Since Canada’s Anti-Spam Legislation (CASL) came into effect on July 2014, CASL compliance has been a source of concern for Canadian businesses relying on email marketing. Somewhat similar to the American CAN-SPAM Act and the EU’s GDPR, the law imposes a series of restrictions on any emails sent as part of a “commercial activity.” Despite potential fines of up to $1 million for individuals and $10 million for businesses. However, the Canadian Radio-Television and Telecommunications Commission (CRTC) has only issued a total of 7 undertakings since 2014. This is mainly because once understood, the rules imposed by CASL are quite easy to work within. Let’s quickly look at what constitutes “consent” according to CASL. After, we’ll provide tips on how to acquire consent, while adhering to CASL compliance.
CASL requires that businesses obtain consent from an individual or other business before sending promotional emails. However, the definition of consent allows some flexibility on how it can be acquired. Let’s review the two forms that consent can take:
Express consent is very straightforward. This would take the form of a recipient specifically opting-in to receive emails. You can collect express consent verbally (e.g., in person, over the phone, etc.), or in writing (e.g., opt-in form, written letter/email, etc.). Express consent lasts until the recipient chooses to expressly op-out. It’s important to keep a documented history of opt-ins, preferably in an automated manner.

**Data section**
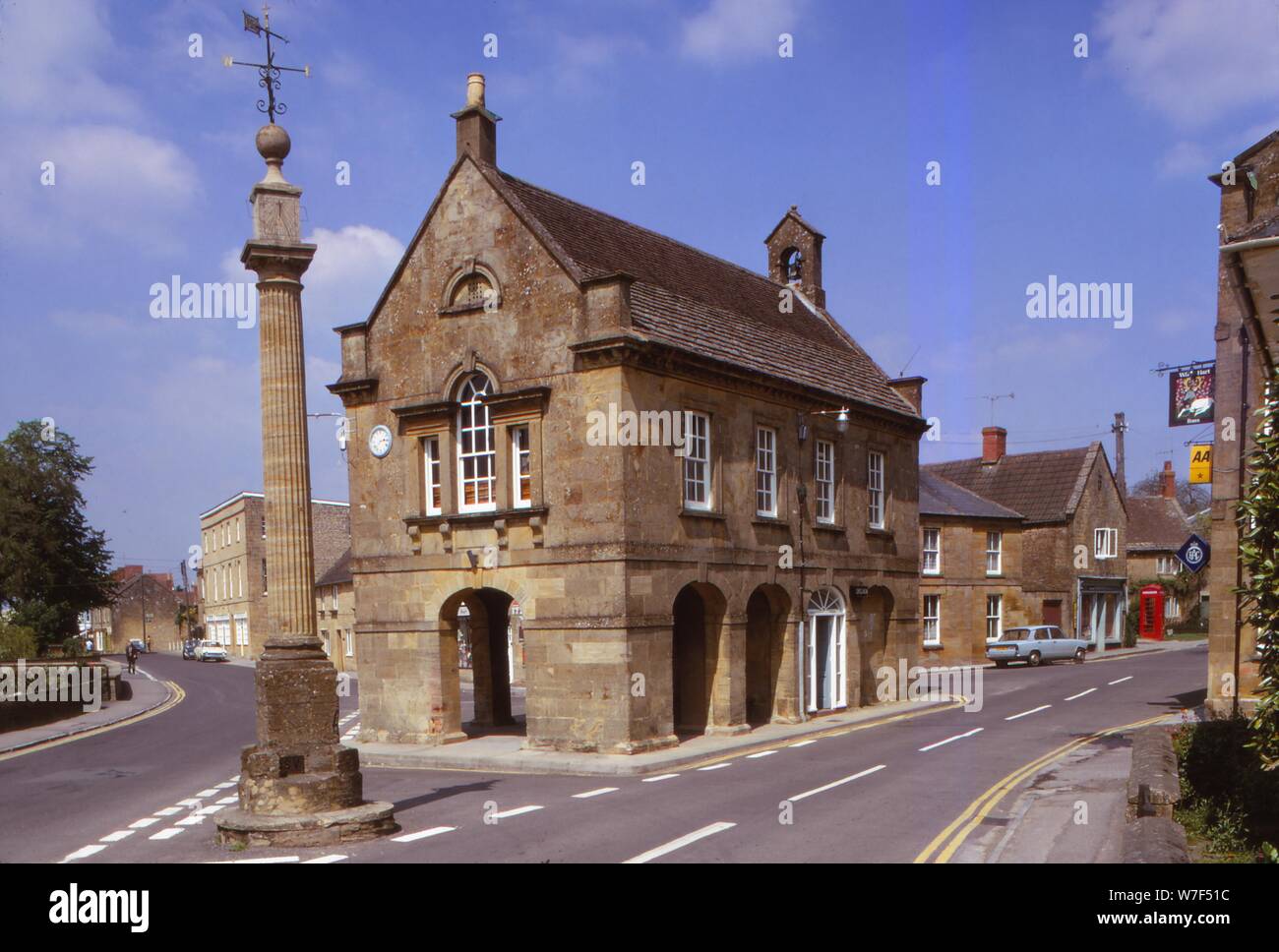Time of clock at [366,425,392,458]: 2:38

**Exercise prompt**
Return everything from "Since Canada’s Anti-Spam" down to "to CASL compliance." in the passage on Canada's anti-spam law, copied word for word.

**Expected answer**
Since Canada’s Anti-Spam Legislation (CASL) came into effect on July 2014, CASL compliance has been a source of concern for Canadian businesses relying on email marketing. Somewhat similar to the American CAN-SPAM Act and the EU’s GDPR, the law imposes a series of restrictions on any emails sent as part of a “commercial activity.” Despite potential fines of up to $1 million for individuals and $10 million for businesses. However, the Canadian Radio-Television and Telecommunications Commission (CRTC) has only issued a total of 7 undertakings since 2014. This is mainly because once understood, the rules imposed by CASL are quite easy to work within. Let’s quickly look at what constitutes “consent” according to CASL. After, we’ll provide tips on how to acquire consent, while adhering to CASL compliance.